Task statement: The records that follow must all be duplicated exactly.
(Input data begins)
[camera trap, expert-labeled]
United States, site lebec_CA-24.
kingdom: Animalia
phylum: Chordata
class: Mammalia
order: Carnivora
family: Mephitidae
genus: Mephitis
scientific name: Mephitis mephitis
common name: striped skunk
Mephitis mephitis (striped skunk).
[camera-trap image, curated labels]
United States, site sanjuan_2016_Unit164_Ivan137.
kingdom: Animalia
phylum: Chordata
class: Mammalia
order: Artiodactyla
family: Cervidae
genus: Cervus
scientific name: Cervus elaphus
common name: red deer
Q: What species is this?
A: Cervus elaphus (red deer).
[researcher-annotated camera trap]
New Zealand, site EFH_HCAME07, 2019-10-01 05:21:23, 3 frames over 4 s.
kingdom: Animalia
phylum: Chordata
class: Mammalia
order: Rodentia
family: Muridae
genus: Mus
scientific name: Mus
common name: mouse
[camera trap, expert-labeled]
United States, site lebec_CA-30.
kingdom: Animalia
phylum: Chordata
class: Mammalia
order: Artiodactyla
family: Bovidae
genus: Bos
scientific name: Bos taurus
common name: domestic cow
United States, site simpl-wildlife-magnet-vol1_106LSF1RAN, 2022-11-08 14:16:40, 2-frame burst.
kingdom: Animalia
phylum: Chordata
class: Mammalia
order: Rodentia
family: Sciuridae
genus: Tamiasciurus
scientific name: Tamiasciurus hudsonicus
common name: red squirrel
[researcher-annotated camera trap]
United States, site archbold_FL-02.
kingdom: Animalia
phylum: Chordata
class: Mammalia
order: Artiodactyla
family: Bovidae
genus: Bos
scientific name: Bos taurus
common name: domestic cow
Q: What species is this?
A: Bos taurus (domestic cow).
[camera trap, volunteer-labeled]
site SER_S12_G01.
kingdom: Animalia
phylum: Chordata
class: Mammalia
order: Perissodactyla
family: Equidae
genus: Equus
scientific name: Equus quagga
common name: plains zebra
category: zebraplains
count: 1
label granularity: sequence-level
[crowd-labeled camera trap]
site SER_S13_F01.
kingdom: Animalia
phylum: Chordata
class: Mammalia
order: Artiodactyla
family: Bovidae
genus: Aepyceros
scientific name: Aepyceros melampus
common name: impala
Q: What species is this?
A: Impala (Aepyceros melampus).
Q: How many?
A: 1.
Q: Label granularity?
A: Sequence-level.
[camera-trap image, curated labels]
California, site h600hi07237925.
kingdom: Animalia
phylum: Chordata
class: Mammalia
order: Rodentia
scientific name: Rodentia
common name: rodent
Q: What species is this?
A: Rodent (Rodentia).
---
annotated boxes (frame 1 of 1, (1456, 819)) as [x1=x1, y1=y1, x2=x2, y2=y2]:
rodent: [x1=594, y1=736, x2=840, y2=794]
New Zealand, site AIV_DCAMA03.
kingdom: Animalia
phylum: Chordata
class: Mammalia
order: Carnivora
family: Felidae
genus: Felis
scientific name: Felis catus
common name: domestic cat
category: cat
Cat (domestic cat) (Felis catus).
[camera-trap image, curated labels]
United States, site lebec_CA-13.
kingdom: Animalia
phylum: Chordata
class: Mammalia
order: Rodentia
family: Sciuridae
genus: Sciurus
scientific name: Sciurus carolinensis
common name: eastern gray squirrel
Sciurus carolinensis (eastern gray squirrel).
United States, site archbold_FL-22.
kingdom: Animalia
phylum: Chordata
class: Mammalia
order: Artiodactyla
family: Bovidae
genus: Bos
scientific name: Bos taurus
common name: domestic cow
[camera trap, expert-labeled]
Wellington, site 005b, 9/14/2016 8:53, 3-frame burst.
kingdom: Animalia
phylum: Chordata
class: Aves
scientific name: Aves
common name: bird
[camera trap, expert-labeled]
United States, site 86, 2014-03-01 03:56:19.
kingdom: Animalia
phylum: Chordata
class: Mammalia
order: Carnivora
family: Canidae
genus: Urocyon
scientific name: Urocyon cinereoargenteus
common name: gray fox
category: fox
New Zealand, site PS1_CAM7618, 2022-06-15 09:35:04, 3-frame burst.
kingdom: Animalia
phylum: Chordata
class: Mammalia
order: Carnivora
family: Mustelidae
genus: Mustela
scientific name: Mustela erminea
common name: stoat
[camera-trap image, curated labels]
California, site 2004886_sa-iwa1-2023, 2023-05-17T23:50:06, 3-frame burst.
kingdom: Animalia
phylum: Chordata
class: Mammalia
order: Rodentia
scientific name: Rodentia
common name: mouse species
(Input data ends)
Solution for this problem:
[camera trap, expert-labeled]
United States, site lebec_CA-24.
kingdom: Animalia
phylum: Chordata
class: Mammalia
order: Carnivora
family: Mephitidae
genus: Mephitis
scientific name: Mephitis mephitis
common name: striped skunk
Mephitis mephitis (striped skunk).
[camera-trap image, curated labels]
United States, site sanjuan_2016_Unit164_Ivan137.
kingdom: Animalia
phylum: Chordata
class: Mammalia
order: Artiodactyla
family: Cervidae
genus: Cervus
scientific name: Cervus elaphus
common name: red deer
Q: What species is this?
A: Cervus elaphus (red deer).
[researcher-annotated camera trap]
New Zealand, site EFH_HCAME07, 2019-10-01 05:21:23, 3 frames over 4 s.
kingdom: Animalia
phylum: Chordata
class: Mammalia
order: Rodentia
family: Muridae
genus: Mus
scientific name: Mus
common name: mouse
[camera trap, expert-labeled]
United States, site lebec_CA-30.
kingdom: Animalia
phylum: Chordata
class: Mammalia
order: Artiodactyla
family: Bovidae
genus: Bos
scientific name: Bos taurus
common name: domestic cow
United States, site simpl-wildlife-magnet-vol1_106LSF1RAN, 2022-11-08 14:16:40, 2-frame burst.
kingdom: Animalia
phylum: Chordata
class: Mammalia
order: Rodentia
family: Sciuridae
genus: Tamiasciurus
scientific name: Tamiasciurus hudsonicus
common name: red squirrel
[researcher-annotated camera trap]
United States, site archbold_FL-02.
kingdom: Animalia
phylum: Chordata
class: Mammalia
order: Artiodactyla
family: Bovidae
genus: Bos
scientific name: Bos taurus
common name: domestic cow
Q: What species is this?
A: Bos taurus (domestic cow).
[camera trap, volunteer-labeled]
site SER_S12_G01.
kingdom: Animalia
phylum: Chordata
class: Mammalia
order: Perissodactyla
family: Equidae
genus: Equus
scientific name: Equus quagga
common name: plains zebra
category: zebraplains
count: 1
label granularity: sequence-level
[crowd-labeled camera trap]
site SER_S13_F01.
kingdom: Animalia
phylum: Chordata
class: Mammalia
order: Artiodactyla
family: Bovidae
genus: Aepyceros
scientific name: Aepyceros melampus
common name: impala
Q: What species is this?
A: Impala (Aepyceros melampus).
Q: How many?
A: 1.
Q: Label granularity?
A: Sequence-level.
[camera-trap image, curated labels]
California, site h600hi07237925.
kingdom: Animalia
phylum: Chordata
class: Mammalia
order: Rodentia
scientific name: Rodentia
common name: rodent
Q: What species is this?
A: Rodent (Rodentia).
---
annotated boxes (frame 1 of 1, (1456, 819)) as [x1=x1, y1=y1, x2=x2, y2=y2]:
rodent: [x1=594, y1=736, x2=840, y2=794]
New Zealand, site AIV_DCAMA03.
kingdom: Animalia
phylum: Chordata
class: Mammalia
order: Carnivora
family: Felidae
genus: Felis
scientific name: Felis catus
common name: domestic cat
category: cat
Cat (domestic cat) (Felis catus).
[camera-trap image, curated labels]
United States, site lebec_CA-13.
kingdom: Animalia
phylum: Chordata
class: Mammalia
order: Rodentia
family: Sciuridae
genus: Sciurus
scientific name: Sciurus carolinensis
common name: eastern gray squirrel
Sciurus carolinensis (eastern gray squirrel).
United States, site archbold_FL-22.
kingdom: Animalia
phylum: Chordata
class: Mammalia
order: Artiodactyla
family: Bovidae
genus: Bos
scientific name: Bos taurus
common name: domestic cow
[camera trap, expert-labeled]
Wellington, site 005b, 9/14/2016 8:53, 3-frame burst.
kingdom: Animalia
phylum: Chordata
class: Aves
scientific name: Aves
common name: bird
[camera trap, expert-labeled]
United States, site 86, 2014-03-01 03:56:19.
kingdom: Animalia
phylum: Chordata
class: Mammalia
order: Carnivora
family: Canidae
genus: Urocyon
scientific name: Urocyon cinereoargenteus
common name: gray fox
category: fox
New Zealand, site PS1_CAM7618, 2022-06-15 09:35:04, 3-frame burst.
kingdom: Animalia
phylum: Chordata
class: Mammalia
order: Carnivora
family: Mustelidae
genus: Mustela
scientific name: Mustela erminea
common name: stoat
[camera-trap image, curated labels]
California, site 2004886_sa-iwa1-2023, 2023-05-17T23:50:06, 3-frame burst.
kingdom: Animalia
phylum: Chordata
class: Mammalia
order: Rodentia
scientific name: Rodentia
common name: mouse species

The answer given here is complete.